El 23 de agosto de 1926 pocos neoyorquinos llegaron a saber que estaba muriéndose, aquejado por una úlcera, el emigrante italiano Rodolfo Guglielmi. Al día siguiente. sin embargo, no sólo toda la ciudad de Nueva York, sino toda América, y todo el mundo, hablaban de la muerte del Divo con d mayúscula: Rodolfo Valentino.Los funerales de Rudy il bello representaron la película más grotesca de las muchas, ya grotescas, interpretadas por él; duraron diez días. Fue necesario esperar a los parientes procedentes del pueblecito del sur de Italia en el que había nacido. Sobre todo fue necesario conceder tiempo a los productores cinematográficos, a los managers de la publicidad y a la empresa de pompas fúnebres para que construyeran la leyenda sobre la muerte y fijaran definitivamente la imagen del mito.

En el sofocante calor de aquel agosto neoyorquino, decenas de millares de mujeres de todas las edades (el largo de las faldas hasta la rodilla y el corte de pelo a la garconne) se apretaban, al borde de la asfixia, en las filas establecidas para visitar la capilla mortuoria. Muchas se desvanecieron por el calor o por la emoción. Hubo incluso alguna, con evidentes problemas existenciales, que tomó como pretexto la muerte de Rudy para suicidarse.

Los periódicos de la época cuentan que en un determinado momento, para despejar a la masa histérica, fue necesaria la intervención de la policía a caballo y que las mujeres se revolvieron contra hombres y animales al grito de «¡Carroña de cosacos!», la misma rabiosa protesta utilizada en ocasiones quizá más importantes, como la represión de huelguístas o las manifestaciones políticas.

Rudy, preparado para posar bajo las últimas luces, yacía empolvado y maquillado en la Rose Room, habitación rosa, la más chic que podía ofrecer la mejor empresa de pompas fúnebres de Nueva York, la Campbell Funeral Parlor. Una mañana de aquellas su féretro fue escoltado militarmente por dos hombres con el uniforme fascista, camisa negra y fez en la cabeza. «Nos ha mandado personalmente Mussolini», dijeron. «El Duce no podía olvidar a un ilustre italiano en tierra extranjera.» Alguien intentó echarlos de allí. Sólo más tarde se supo que los dos enviados era una enésima idea publicitaria de quien esperaba que el último filme de Valentino alcanzase un récord de taquilla superior a todos los precedentes.

REGISTROS LISTADOS:
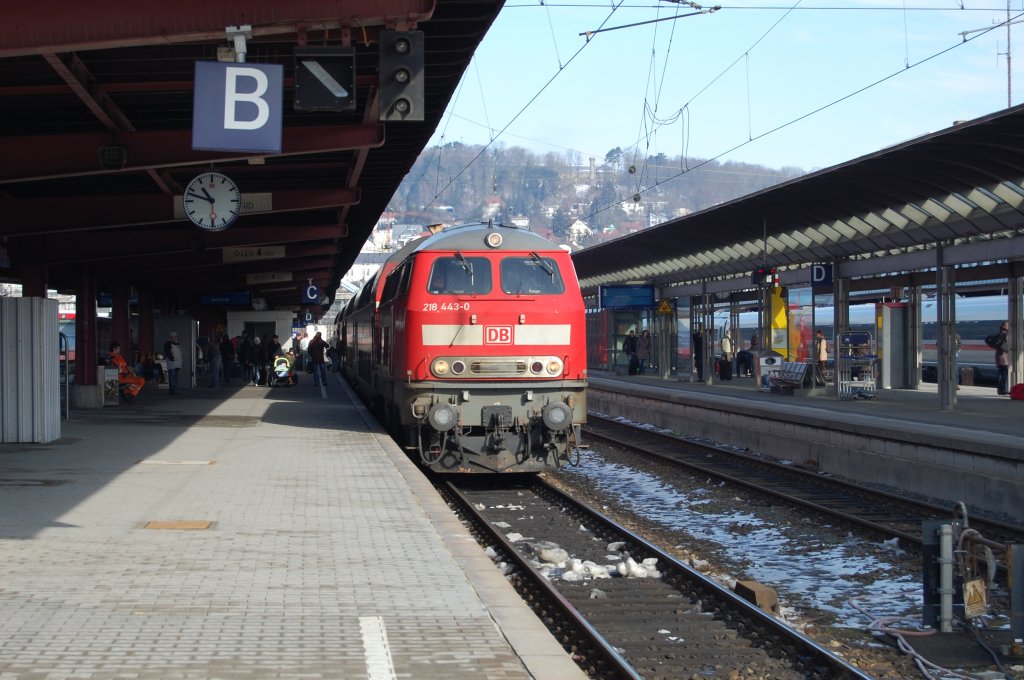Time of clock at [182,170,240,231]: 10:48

==

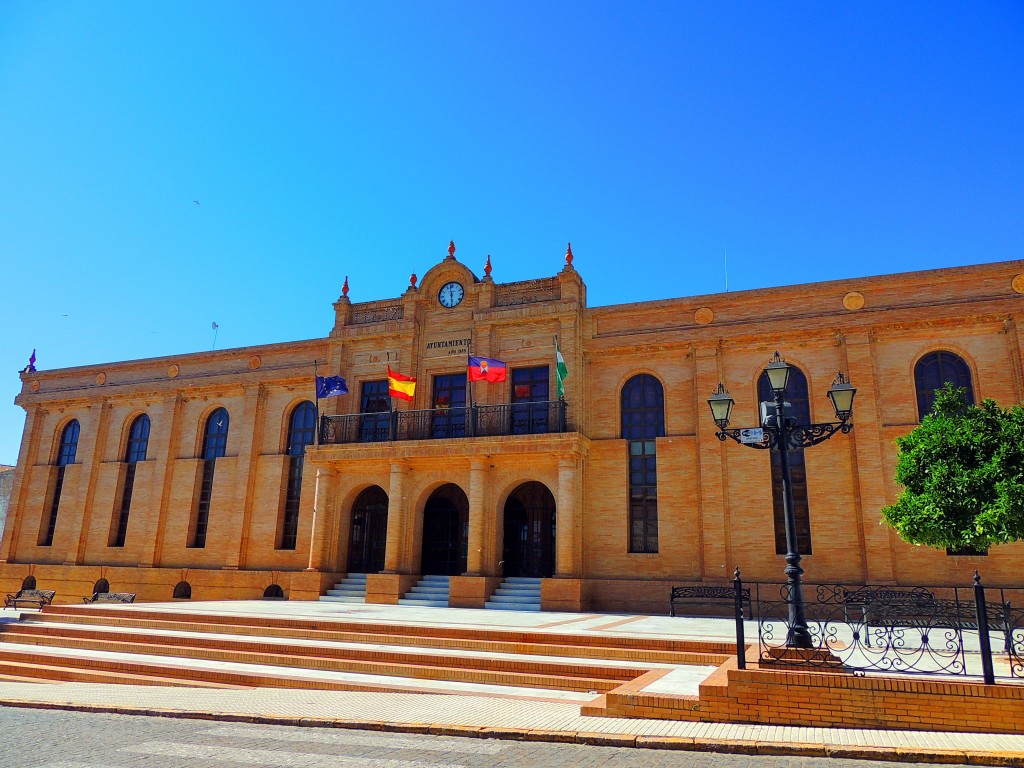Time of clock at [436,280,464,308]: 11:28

...

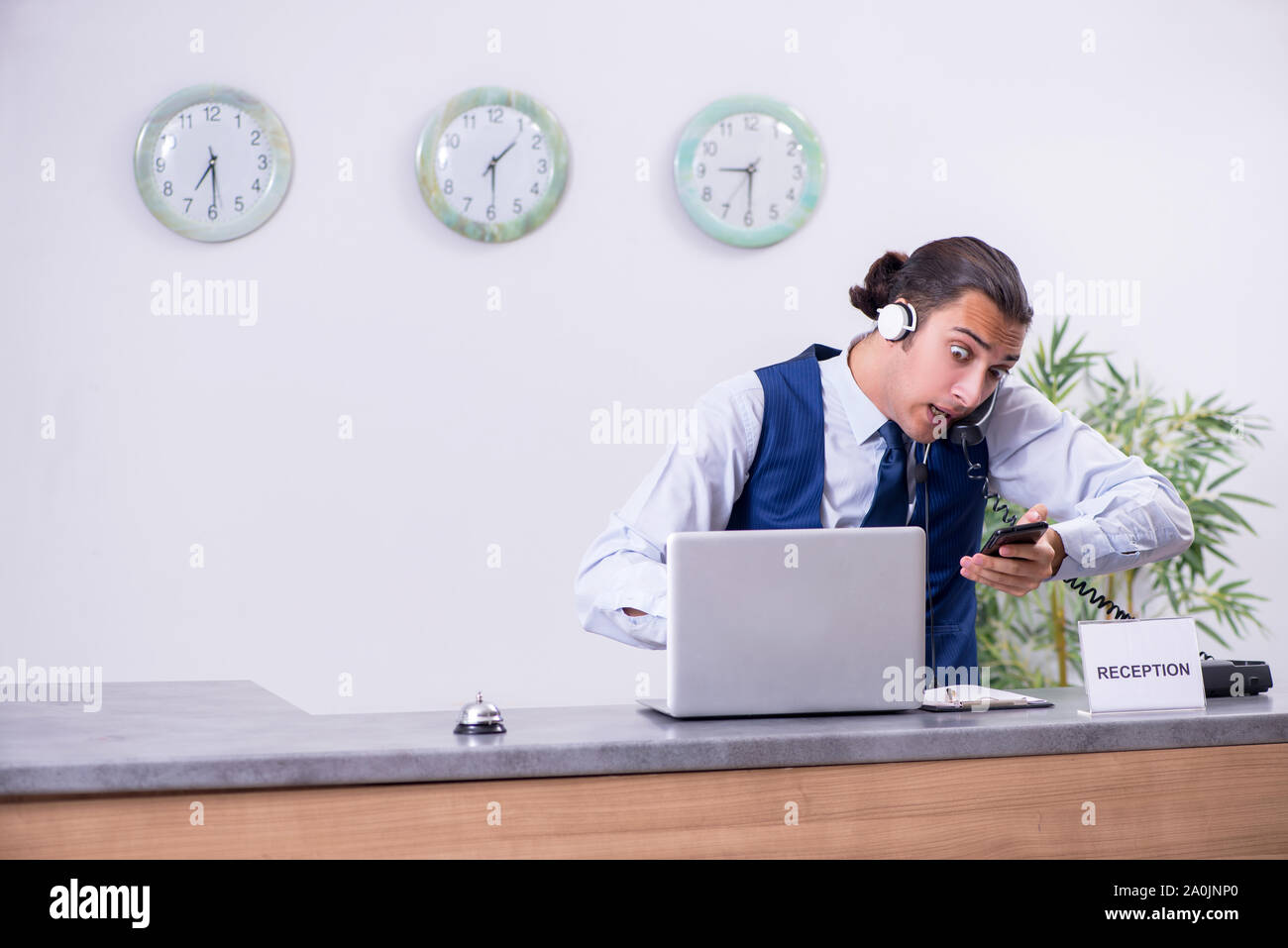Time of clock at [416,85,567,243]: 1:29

INSTRUCCIÓN: Indica, según el texto sobre la muerte de Rodolfo Valentino, cuántos días duraron sus funerales.

TAREA RESUELTA: Duraron diez días.